Đuro Kurepa (Serbian Cyrillic: Ђуро Курепа, ; 16 August 1907 – 2 November 1993) was a Yugoslav mathematician, university professor and academic.

Throughout his life, Kurepa published over 700 articles, books, papers, and reviews and over 1,000 scientific reviews. He lectured at universities across Europe, as well as those in Canada, Cuba, Iraq, Israel, and the United States, and was quoted saying "I lectured at almost each of [the] nineteen universities of [the former] Yugoslavia..."

Early life
Born as Đurađ Kurepa in Majske Poljane, Kingdom of Croatia-Slavonia, Austria-Hungary to a Serb family. In English, his name was transliterated as Djuro Kurepa while in French he is often attributed as Georges Kurepa. Kurepa was the youngest of Rade and Anđelija Kurepa's fourteen children. His nephew was the mathematician Svetozar Kurepa.

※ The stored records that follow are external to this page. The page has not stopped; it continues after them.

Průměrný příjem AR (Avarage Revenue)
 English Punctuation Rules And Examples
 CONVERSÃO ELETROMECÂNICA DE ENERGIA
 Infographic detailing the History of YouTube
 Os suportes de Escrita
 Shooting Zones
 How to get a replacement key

He began his schooling in Majske Poljane, continued his education in Glina, and graduated from high school in Križevci. He received a diploma in theoretical mathematics and physics from the University of Zagreb in 1931, and began work as an assistant in the teaching of mathematics the same year. Kurepa then went to the Collège de France and the University of Paris, where he received his doctoral diploma in 1935; his advisor was French mathematician Maurice René Fréchet, and his thesis was titled Ensembles ordonnés et ramifiés.

Career
Kurepa continued to receive post-doctoral education at Warsaw University in Poland and the University of Paris. He became an assistant professor at the University of Zagreb in 1937, associate professor the next year, and assumed the position of full professor in 1948. After the end of World War II and the formation of the Socialist Federal Republic of Yugoslavia, he traveled to five universities in the United States: Harvard University in Cambridge, Massachusetts, the University of Chicago in Chicago, Illinois, the branch of the University of California at Berkeley and the branch at Los Angeles, California the Institute for Advanced Study in Princeton, New Jersey and Columbia University in New York City, New York.

Kurepa was ICM Plenary Speaker in 1954 and 1958.

In 1965, Kurepa shifted to the University of Belgrade, where he focused on the fields of logic and set theory mathematics. Kurepa was a member of several organizations, including the Serbian Academy of Sciences and Arts and the Yugoslav Academy of Sciences and Arts He was also the founder and president of the Society of Mathematicians and Physicists of Croatia, the founder and chief editor of the journal Mathematica Balkanica, and the president of the Yugoslav National Committee for Mathematics, the Balkan Mathematical Society, and the Union of Yugoslav Societies of Mathematicians, Physicisists and Astronomers. He received the AVNOJ Award in 1976, and retired from the University of Belgrade in 1977.

He  published his scientific works in the most notable European and world scientific journals, including: Matematische Annalen, Izvestiya Akademii nauk SSSR, Fundamenta Mathematicae, Acta Mathematica, Comptes Rendus de l'Académie des sciences, Bulletin de la Société Mathématique de France, Zeitschrift für mathematische Logik und Grundlagen der Mathematik, Journal of Symbolic Logic, Pacific Journal of Mathematics.

Death and legacy
On 1 November 1993, Kurepa was robbed and beaten after retrieving his pension from a bank. He was then hidden from view under a set of stairs. He succumbed to his injuries on 2 November 1993 in a Belgrade emergency ward. He is interred in the Alley of Distinguished Citizens in the Belgrade New Cemetery.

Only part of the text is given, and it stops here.